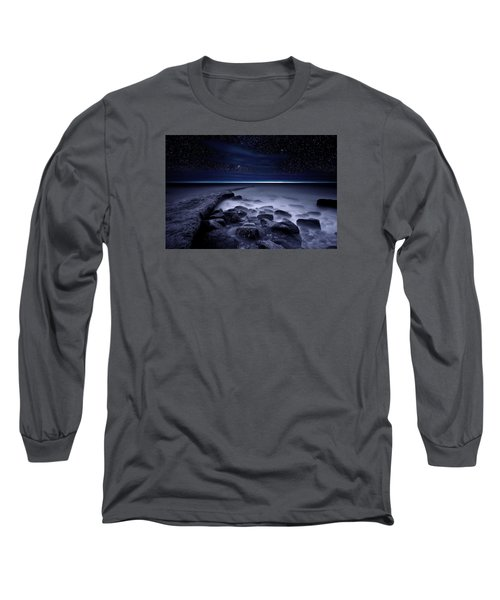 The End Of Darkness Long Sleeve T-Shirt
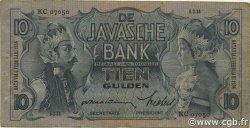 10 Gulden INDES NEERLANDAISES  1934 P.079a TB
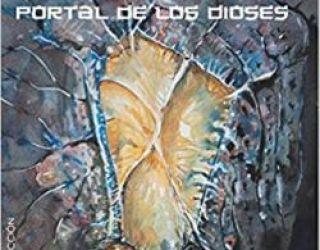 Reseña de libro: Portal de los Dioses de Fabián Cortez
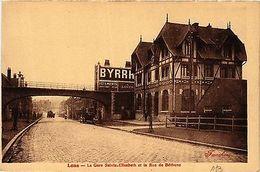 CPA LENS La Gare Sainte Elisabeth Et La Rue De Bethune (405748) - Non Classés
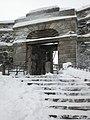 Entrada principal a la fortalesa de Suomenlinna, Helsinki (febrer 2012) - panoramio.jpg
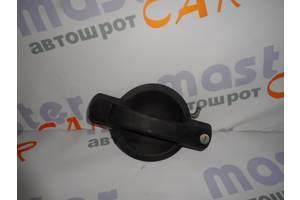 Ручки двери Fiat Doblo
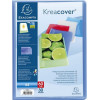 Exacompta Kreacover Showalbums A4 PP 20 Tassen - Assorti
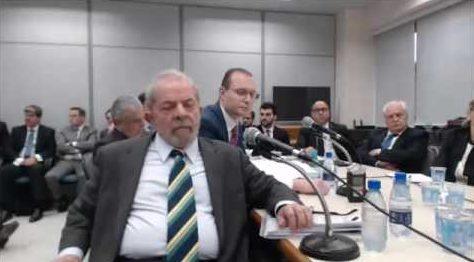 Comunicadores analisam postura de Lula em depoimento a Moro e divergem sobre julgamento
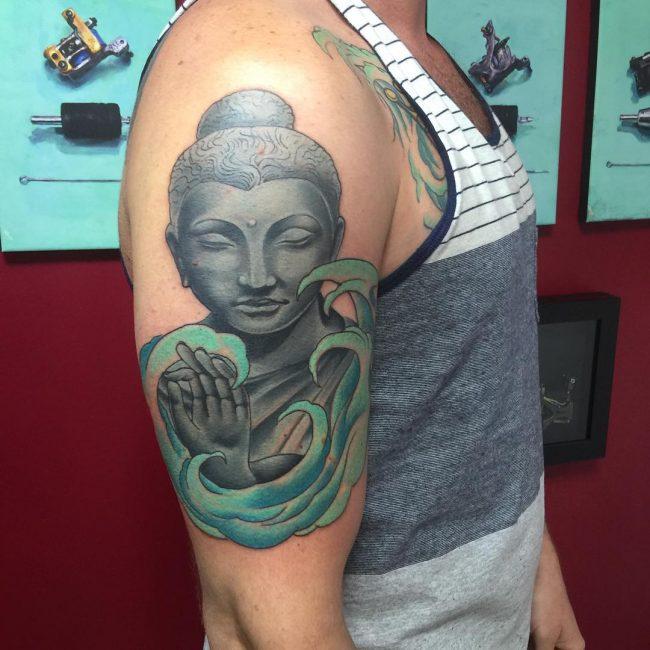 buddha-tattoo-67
══════
Word for word, output the lines from the line bearing "10 Gulden INDES" through the end of the records above, and only those, without the pictures.

→ SOLUTION TO THIS EXERCISE:
 10 Gulden INDES NEERLANDAISES  1934 P.079a TB
 Reseña de libro: Portal de los Dioses de Fabián Cortez
 CPA LENS La Gare Sainte Elisabeth Et La Rue De Bethune (405748) - Non Classés
 Entrada principal a la fortalesa de Suomenlinna, Helsinki (febrer 2012) - panoramio.jpg
 Ручки двери Fiat Doblo
 Exacompta Kreacover Showalbums A4 PP 20 Tassen - Assorti
 Comunicadores analisam postura de Lula em depoimento a Moro e divergem sobre julgamento
 buddha-tattoo-67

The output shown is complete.